Structural and functional characterization of an anti-West Nile virus monoclonal antibody and its single-chain variant produced in glycoengineered plants

摘要

Previously, our group engineered a plant-derived monoclonal antibody (MAb pE16) that efficiently treated West Nile virus (WNV) infection in mice. In this study, we developed a pE16 variant consisting of a single-chain variable fragment (scFv) fused to the heavy chain constant domains (CH) of human IgG (pE16scFv-CH). pE16 and pE16scFv-CH were expressed and assembled efficiently in Nicotiana benthamiana ΔXF plants, a glycosylation mutant lacking plant specific N-glycan residues. Glycan analysis revealed that ΔXF plant-derived pE16scFv-CH (ΔXFpE16scFv-CH) and pE16 (ΔXFpE16) both displayed a mammalian glycosylation profile. ΔXFpE16 and ΔXFpE16scFv-CH demonstrated equivalent antigen binding affinity and kinetics, and slightly enhanced neutralization of WNV in vitro compared to the parent mammalian cell-produced E16 (mE16).

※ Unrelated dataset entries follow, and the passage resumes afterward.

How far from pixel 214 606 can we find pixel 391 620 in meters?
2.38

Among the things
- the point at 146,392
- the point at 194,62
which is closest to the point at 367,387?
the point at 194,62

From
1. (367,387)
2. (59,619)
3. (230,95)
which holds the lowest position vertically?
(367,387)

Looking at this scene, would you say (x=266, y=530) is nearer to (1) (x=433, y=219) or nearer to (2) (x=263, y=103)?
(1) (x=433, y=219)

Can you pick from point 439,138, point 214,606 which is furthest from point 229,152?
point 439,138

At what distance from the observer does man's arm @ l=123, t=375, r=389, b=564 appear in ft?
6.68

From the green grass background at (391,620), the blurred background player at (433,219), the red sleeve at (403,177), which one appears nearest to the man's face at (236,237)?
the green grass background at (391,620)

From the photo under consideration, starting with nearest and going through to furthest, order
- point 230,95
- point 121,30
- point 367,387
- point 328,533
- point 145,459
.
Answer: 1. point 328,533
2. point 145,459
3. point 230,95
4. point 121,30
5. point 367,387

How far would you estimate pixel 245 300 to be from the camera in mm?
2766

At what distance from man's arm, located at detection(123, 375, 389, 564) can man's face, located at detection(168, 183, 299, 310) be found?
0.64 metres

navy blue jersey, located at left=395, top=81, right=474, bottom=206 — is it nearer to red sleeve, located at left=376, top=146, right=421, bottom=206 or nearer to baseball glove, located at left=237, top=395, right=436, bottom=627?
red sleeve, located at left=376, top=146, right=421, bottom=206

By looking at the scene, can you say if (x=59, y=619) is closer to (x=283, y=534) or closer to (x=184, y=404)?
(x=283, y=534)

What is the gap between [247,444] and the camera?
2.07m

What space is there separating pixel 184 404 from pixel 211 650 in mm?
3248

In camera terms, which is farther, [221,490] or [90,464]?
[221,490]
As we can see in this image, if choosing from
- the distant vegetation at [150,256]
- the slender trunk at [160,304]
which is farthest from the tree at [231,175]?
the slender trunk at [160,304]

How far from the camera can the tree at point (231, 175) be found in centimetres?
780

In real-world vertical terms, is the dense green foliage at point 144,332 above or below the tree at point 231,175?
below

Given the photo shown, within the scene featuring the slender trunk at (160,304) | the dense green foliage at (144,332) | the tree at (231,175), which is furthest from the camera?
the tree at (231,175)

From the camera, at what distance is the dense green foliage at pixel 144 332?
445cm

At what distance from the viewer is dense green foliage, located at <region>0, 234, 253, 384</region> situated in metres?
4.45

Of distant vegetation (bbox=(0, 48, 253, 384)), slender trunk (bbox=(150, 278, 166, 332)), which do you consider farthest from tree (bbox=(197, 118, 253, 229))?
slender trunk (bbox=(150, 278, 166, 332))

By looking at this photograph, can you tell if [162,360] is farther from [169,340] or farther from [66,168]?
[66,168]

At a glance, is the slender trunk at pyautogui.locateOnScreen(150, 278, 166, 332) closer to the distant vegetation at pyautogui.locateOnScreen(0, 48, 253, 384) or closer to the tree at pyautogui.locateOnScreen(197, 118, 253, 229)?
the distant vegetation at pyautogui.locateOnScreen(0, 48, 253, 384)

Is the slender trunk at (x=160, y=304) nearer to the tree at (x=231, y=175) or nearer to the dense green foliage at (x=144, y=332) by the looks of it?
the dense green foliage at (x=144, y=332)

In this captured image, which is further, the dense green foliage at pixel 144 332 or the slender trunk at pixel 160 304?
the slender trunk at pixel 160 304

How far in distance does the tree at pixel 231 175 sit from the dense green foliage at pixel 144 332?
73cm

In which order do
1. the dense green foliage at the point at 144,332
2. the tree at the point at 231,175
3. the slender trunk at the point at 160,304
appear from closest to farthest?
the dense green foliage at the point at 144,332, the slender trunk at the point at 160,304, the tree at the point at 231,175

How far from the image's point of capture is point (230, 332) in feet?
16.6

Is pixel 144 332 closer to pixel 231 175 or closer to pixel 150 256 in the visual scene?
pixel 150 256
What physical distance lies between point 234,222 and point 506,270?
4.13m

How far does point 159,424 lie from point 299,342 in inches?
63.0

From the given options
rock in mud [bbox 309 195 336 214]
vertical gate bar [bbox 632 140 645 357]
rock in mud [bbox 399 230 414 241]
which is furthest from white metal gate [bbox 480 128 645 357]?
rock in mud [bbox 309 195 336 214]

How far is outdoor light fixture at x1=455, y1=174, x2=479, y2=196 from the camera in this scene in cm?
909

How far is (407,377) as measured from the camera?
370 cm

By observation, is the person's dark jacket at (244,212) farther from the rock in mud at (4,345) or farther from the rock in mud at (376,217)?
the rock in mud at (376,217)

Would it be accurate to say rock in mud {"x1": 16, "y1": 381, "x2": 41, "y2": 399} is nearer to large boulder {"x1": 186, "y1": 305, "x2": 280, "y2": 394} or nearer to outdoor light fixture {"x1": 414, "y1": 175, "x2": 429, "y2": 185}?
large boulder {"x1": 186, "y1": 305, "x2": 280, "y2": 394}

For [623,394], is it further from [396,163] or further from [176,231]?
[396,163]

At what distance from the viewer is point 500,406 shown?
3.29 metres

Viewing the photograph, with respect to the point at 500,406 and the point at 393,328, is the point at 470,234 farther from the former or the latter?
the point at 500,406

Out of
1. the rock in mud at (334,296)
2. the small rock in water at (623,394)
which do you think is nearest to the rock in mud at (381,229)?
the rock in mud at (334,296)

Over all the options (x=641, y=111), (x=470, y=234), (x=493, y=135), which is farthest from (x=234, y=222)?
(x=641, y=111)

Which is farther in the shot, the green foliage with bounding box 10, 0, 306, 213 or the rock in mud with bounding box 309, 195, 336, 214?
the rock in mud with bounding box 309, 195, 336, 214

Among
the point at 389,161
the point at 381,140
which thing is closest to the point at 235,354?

A single dose of ΔXFpE16 or ΔXFpE16scFv-CH protected mice against WNV-induced mortality even 4 days after infection at equivalent rates as mE16. This study provides a detailed tandem comparison of the expression, structure and function of a therapeutic MAb and its single-chain variant produced in glycoengineered plants. Moreover, it demonstrates the development of anti-WNV MAb therapeutic variants that are equivalent in efficacy to pE16, simpler to produce, and likely safer to use as therapeutics due to their mammalian N-glycosylation. This platform may lead to a more robust and cost effective production of antibody-based therapeutics against WNV infection and other infectious, inflammatory, or neoplastic diseases.